Foi  proposta pelo Comitê Popular uma emenda à Lei Orgânica de Itabira, que acrescenta inciso ao artigo 161, para que seja “vedada a construção, instalação, ampliação e alteamento de barragens diques ou outra estrutura destinada à disposição final ou temporária de rejeitos de mineração ou acumulação de resíduos industriais de quaisquer tamanho, espécie ou natureza”.

A expectativa dos ativistas é de que a emenda à Lei Orgânica seja assinada pela maioria dos vereadores, para depois ser sancionada pelo prefeito. Se isso não ocorrer, com a assinatura de pelo menos seis vereadores, que seja a emenda seja proposta por iniciativa popular.

É preciso averiguar se essa proposta de emenda é atribuição dos legisladores municipais, para que, no aso de ser aprovada, não se torne inconstitucional. 

“Hora certa”

Rodrigo Chaves, gerente-geral da Vale em Itabira

Foram mais de quatro horas de audiência pública – teve início às 20h e só terminou depois de meia noite.
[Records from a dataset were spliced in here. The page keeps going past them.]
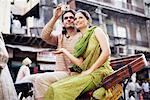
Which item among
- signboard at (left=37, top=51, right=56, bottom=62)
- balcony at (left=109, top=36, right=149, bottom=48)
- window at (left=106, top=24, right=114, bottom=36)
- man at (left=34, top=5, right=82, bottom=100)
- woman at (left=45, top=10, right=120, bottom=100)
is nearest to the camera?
woman at (left=45, top=10, right=120, bottom=100)

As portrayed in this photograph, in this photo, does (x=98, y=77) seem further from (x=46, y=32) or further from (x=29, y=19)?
(x=29, y=19)

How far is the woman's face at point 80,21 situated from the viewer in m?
2.93

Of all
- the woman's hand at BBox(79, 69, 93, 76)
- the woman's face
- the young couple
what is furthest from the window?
the woman's hand at BBox(79, 69, 93, 76)

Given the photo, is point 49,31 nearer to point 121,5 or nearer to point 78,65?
point 78,65

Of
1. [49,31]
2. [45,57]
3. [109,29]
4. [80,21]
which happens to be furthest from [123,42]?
[80,21]

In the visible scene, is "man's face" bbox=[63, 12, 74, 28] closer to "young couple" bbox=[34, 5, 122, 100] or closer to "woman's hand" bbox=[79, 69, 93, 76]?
"young couple" bbox=[34, 5, 122, 100]

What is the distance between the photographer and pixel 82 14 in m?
2.94

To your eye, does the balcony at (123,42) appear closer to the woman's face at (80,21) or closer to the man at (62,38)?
the man at (62,38)

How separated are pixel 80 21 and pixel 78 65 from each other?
0.42 m

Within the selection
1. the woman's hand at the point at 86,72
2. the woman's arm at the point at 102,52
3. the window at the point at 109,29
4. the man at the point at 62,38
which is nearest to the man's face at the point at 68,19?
the man at the point at 62,38

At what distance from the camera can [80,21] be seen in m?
2.94

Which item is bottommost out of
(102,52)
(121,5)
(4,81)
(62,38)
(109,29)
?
(4,81)

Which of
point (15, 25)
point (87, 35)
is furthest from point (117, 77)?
point (15, 25)

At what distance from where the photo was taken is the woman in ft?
8.63
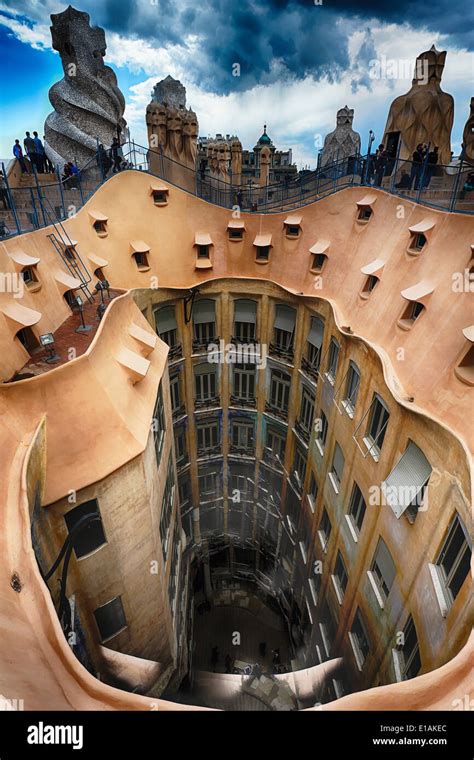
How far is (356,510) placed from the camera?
1639cm

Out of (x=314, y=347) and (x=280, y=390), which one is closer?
(x=314, y=347)

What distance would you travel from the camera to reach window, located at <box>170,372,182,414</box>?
26.1 metres

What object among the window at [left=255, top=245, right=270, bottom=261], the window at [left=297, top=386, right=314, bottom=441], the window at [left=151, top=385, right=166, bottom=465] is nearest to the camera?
the window at [left=151, top=385, right=166, bottom=465]

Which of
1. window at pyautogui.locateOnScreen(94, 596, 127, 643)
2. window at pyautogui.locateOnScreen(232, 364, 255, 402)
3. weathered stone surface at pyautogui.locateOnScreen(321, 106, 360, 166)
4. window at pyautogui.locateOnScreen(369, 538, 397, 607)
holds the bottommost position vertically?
window at pyautogui.locateOnScreen(94, 596, 127, 643)

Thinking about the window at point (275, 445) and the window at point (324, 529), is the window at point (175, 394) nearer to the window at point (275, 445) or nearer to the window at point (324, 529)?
the window at point (275, 445)

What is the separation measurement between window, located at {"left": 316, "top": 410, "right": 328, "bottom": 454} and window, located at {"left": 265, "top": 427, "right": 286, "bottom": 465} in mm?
5864

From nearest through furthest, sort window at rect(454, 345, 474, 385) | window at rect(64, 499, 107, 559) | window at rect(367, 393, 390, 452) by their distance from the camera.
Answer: window at rect(454, 345, 474, 385)
window at rect(64, 499, 107, 559)
window at rect(367, 393, 390, 452)

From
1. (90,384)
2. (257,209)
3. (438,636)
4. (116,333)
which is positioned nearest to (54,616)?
(90,384)

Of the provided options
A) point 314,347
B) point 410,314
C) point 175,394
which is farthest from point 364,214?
point 175,394

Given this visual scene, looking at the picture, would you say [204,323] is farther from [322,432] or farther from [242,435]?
[322,432]

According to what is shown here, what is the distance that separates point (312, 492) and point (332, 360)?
853 centimetres

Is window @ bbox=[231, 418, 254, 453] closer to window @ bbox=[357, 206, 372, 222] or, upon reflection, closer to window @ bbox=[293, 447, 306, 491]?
window @ bbox=[293, 447, 306, 491]

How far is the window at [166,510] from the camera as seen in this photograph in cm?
1731

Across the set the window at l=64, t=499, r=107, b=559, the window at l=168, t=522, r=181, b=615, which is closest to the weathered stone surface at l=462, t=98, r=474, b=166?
the window at l=64, t=499, r=107, b=559
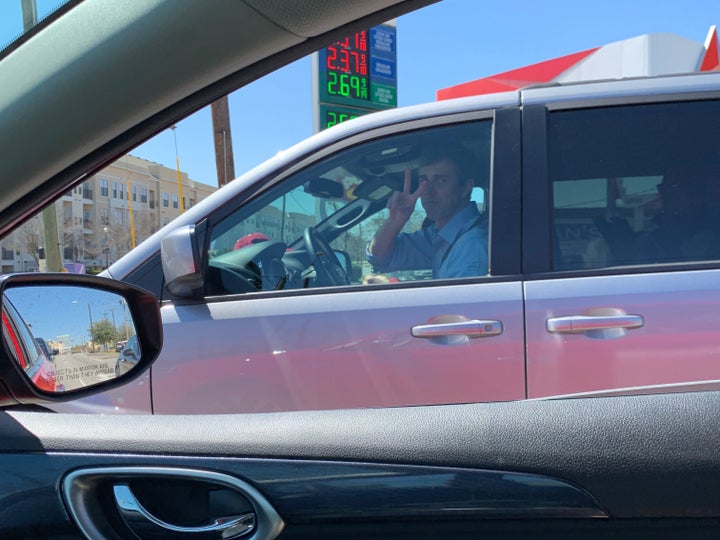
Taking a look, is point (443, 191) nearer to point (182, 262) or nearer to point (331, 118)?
point (182, 262)

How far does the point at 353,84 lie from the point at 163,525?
7919 mm

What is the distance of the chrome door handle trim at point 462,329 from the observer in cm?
214

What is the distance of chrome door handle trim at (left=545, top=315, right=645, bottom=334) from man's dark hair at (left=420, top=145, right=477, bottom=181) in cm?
62

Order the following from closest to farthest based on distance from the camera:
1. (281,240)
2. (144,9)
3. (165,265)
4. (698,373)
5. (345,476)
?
(144,9) < (345,476) < (698,373) < (165,265) < (281,240)

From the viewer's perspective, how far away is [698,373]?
2059 mm

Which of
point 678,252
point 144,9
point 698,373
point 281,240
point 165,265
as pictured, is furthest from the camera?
point 281,240

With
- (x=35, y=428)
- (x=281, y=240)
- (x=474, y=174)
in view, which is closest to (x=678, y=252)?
(x=474, y=174)

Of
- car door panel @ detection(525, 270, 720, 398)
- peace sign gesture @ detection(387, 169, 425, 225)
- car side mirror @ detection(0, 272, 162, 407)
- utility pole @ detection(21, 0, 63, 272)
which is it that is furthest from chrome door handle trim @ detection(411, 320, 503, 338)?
utility pole @ detection(21, 0, 63, 272)

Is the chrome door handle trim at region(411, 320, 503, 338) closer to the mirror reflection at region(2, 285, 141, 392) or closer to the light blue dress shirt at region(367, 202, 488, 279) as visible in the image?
the light blue dress shirt at region(367, 202, 488, 279)

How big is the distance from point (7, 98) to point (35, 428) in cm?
66

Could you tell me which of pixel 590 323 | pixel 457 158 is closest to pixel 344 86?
pixel 457 158

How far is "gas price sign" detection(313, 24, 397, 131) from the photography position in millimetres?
8062

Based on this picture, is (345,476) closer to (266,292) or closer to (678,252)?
(266,292)

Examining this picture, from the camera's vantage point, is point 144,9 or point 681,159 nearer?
point 144,9
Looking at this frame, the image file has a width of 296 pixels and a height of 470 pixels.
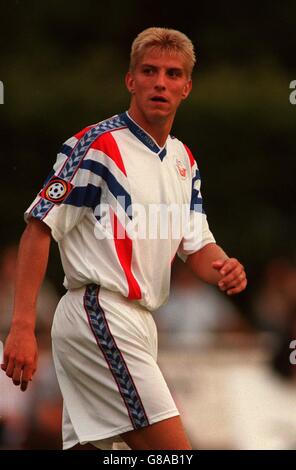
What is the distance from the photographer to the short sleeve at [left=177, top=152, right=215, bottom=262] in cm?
488

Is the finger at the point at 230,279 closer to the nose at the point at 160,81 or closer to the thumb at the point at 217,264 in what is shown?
the thumb at the point at 217,264

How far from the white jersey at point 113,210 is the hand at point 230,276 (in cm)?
22

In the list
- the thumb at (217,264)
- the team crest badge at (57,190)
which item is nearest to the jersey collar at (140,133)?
the team crest badge at (57,190)

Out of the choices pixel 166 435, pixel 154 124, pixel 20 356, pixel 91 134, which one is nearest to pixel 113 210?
pixel 91 134

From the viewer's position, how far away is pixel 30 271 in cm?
445

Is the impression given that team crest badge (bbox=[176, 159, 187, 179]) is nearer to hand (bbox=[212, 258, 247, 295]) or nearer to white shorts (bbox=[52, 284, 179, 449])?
hand (bbox=[212, 258, 247, 295])

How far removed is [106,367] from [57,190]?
24.8 inches

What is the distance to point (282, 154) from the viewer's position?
7.35m

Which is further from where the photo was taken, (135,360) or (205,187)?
(205,187)

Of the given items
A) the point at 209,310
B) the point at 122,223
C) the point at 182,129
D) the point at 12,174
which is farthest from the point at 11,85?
the point at 122,223

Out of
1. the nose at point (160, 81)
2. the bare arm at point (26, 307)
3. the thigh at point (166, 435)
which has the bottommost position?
the thigh at point (166, 435)

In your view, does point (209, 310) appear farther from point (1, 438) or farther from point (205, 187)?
point (1, 438)

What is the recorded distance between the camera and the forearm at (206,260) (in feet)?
16.0

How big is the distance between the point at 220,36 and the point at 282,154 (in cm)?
75
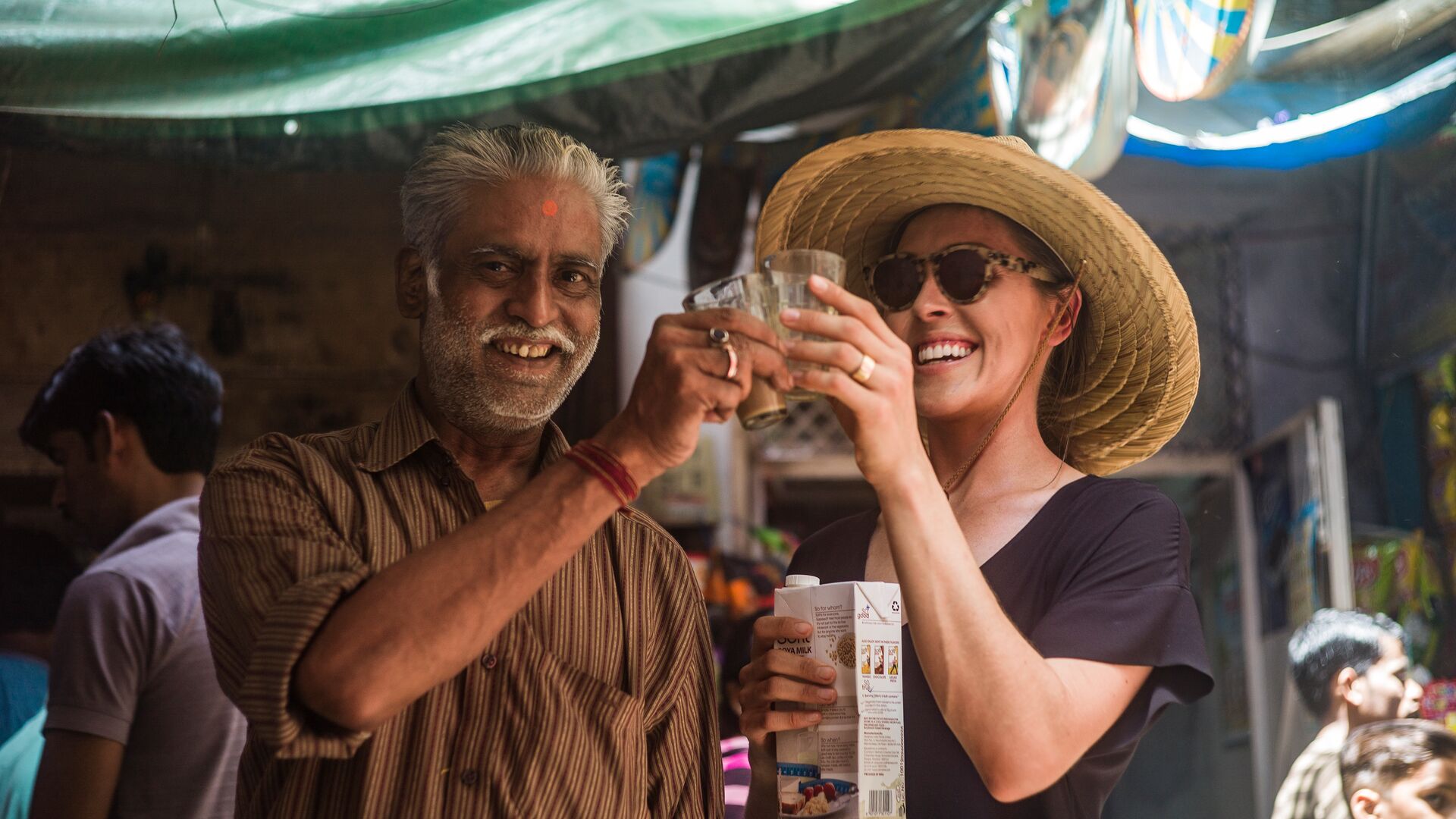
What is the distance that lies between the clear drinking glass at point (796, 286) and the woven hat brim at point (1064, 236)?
0.54 metres

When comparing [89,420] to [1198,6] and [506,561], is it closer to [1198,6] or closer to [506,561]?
[506,561]

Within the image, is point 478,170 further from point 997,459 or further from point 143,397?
point 143,397

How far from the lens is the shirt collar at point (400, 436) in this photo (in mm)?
1787

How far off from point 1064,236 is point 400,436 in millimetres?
1060

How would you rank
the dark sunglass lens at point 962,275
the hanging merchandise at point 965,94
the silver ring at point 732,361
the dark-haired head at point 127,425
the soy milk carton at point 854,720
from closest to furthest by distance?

Ao final, o gerente-geral do Complexo Minerador de Itabira, Rodrigo Chaves, reconheceu a importância de sua realização, ressaltando o seu caráter democrático.

“A audiência está acontecendo na hora certa”, disse ele, que contextualiza esse momento como o mais propício para a sua realização.

Isso, segundo ele, pelo fato de os moradores terem mais informações – e sem a emoção da comoção ocorrida com o rompimento da barragem da Vale em Brumadinho.

“Estou aqui, com vocês, exercendo a democracia. Queremos olhar no retrovisor para aprender com os erros do passado, olhar pra frente e fazer diferente, corrigindo esses erros”, projetou o gerente da Vale.

Chaves se comprometeu a responder, por meio de sua assessoria, todas as perguntas formuladas por escrito que não foram respondidas – e também as dúvidas que ficaram sem respostas durante a audiência pública. “Vamos melhorar nossa comunicação com vocês”, prometeu.